東京大空襲の被災者に見る、証言の齟齬と細部の異同

読み返して改めて面白い逸話だと思ったので、コメント欄から再掲する。
従軍慰安婦問題で、池田信夫のしっぽが「国益」を主張する - 法華狼の日記

慰安婦に限らず、一人一人の戦災証言を見ていけば、時間によって変化していることは多いものです。著名な証言者を追っていけば、細部の省略や記憶違いが見られることは少なくありません。

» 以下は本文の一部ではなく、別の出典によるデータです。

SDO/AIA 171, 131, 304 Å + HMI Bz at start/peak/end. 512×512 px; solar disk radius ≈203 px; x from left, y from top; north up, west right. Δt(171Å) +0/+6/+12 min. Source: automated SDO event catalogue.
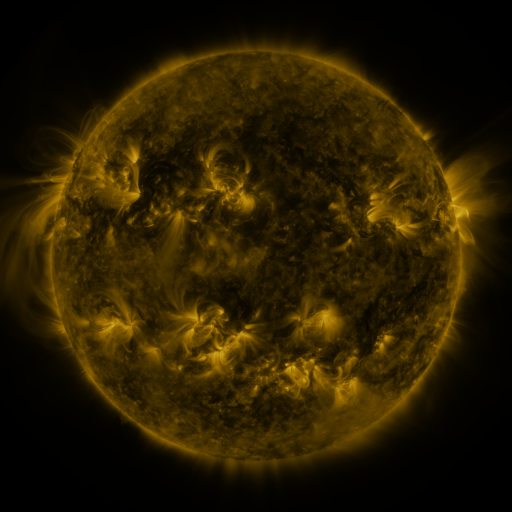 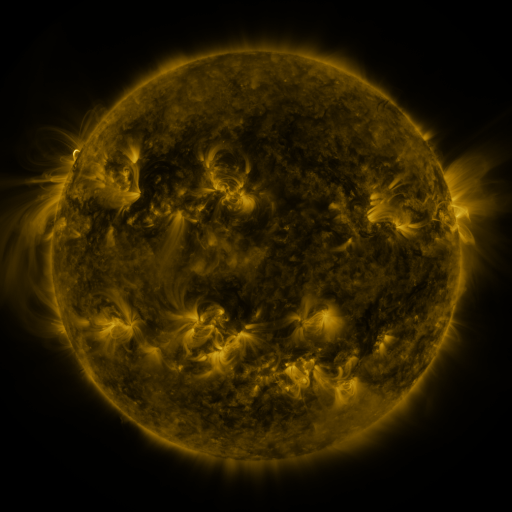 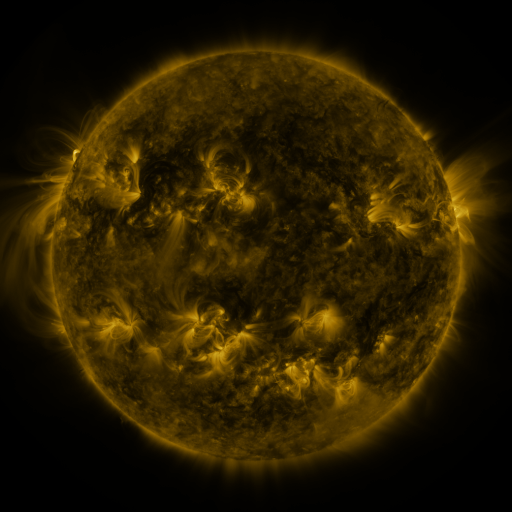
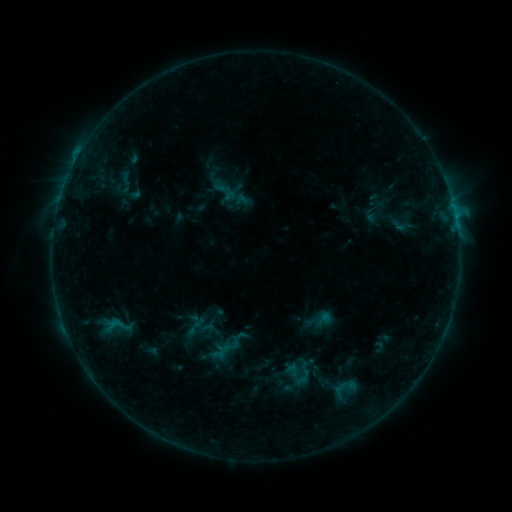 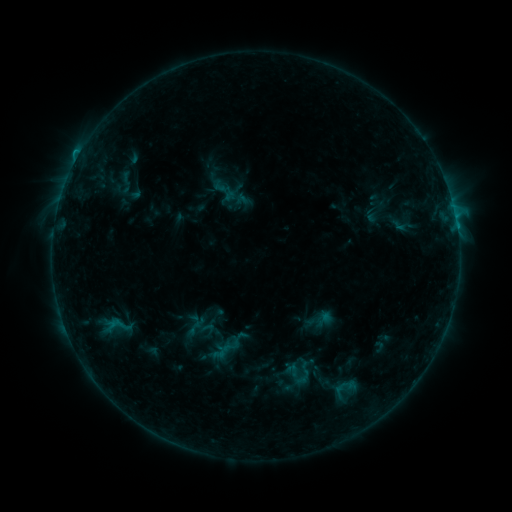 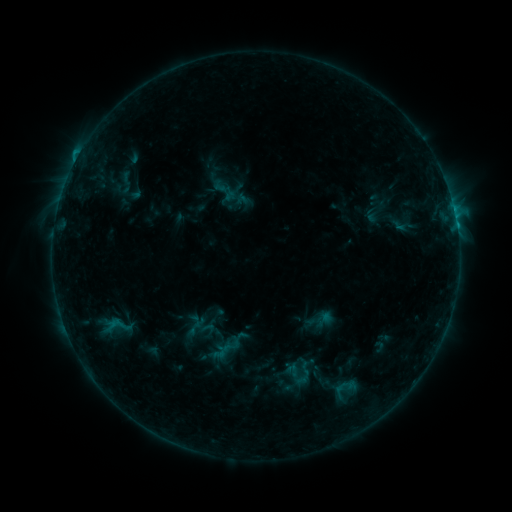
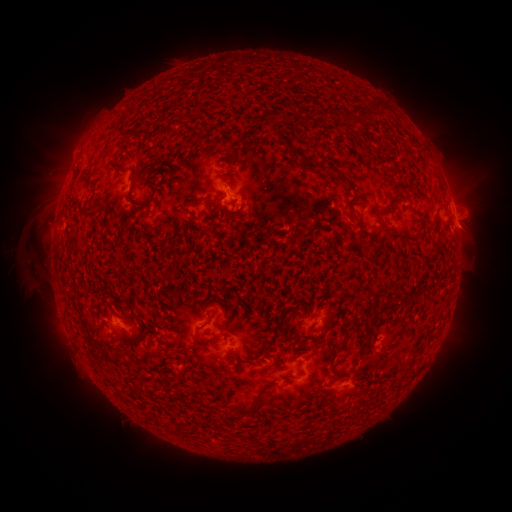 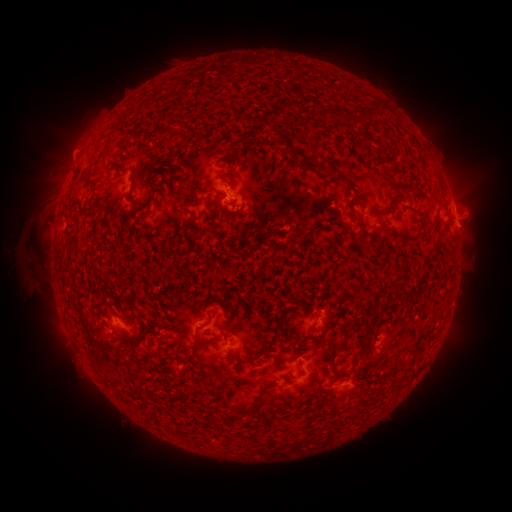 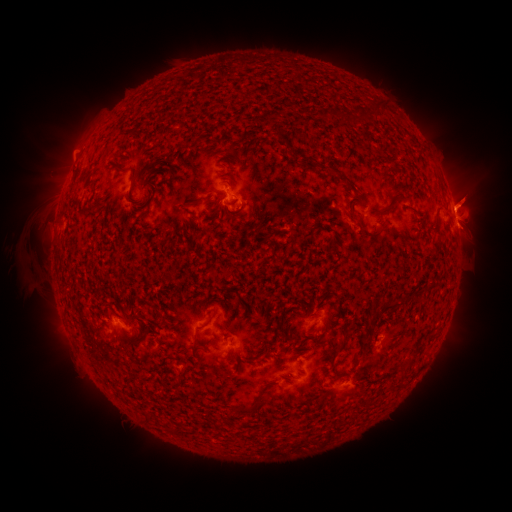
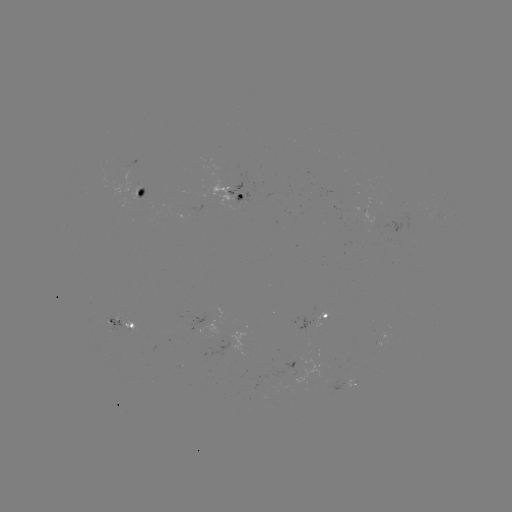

たとえば、エッセイストの海老名香葉子氏は戦災体験が2度アニメ映画化されています。
1990年、最初にアニメ化された『うしろの正面だあれ』では、終盤で兄が助けてくれる場面を描こうと監督が考えていました。原作では詳細が書かれていないものの、実際にあった出来事でした。しかし原作者も了承したのですが、「生きていくために何でもやった」「登場したんじゃ申し訳ない」と兄の側が恥ずかしがって断ったそうです。そしてこの時に兄妹が当時のことを話しあい、それまで妹が知らなかった兄の行動が初めて語られるなどしたそうです。これらのことは、『子供たちに夢と平和を』という、監督の著作に書いてありました。
しかし2度目のアニメ化『あした元気にな〜れ!〜半分のさつまいも〜』では、関係者の心境が変化したのか、兄妹の関係を中心とした戦後史が物語の中心となりました。原作の『半分のさつまいも』も、『うしろの正面だあれ』のアニメ映画から7年ほどたった後の、自伝的作品です。
意図せず詳細に証言しなかったことも、関係者が意図して証言をさまたげたことも、戦後長くたってから親類から補足されたことだってある。日本の戦災体験は一個人にフォーカスを当てないことが多いものの、個別に詳しく見ていけば、やはり慰安婦証言と同じような齟齬は出てくるということです。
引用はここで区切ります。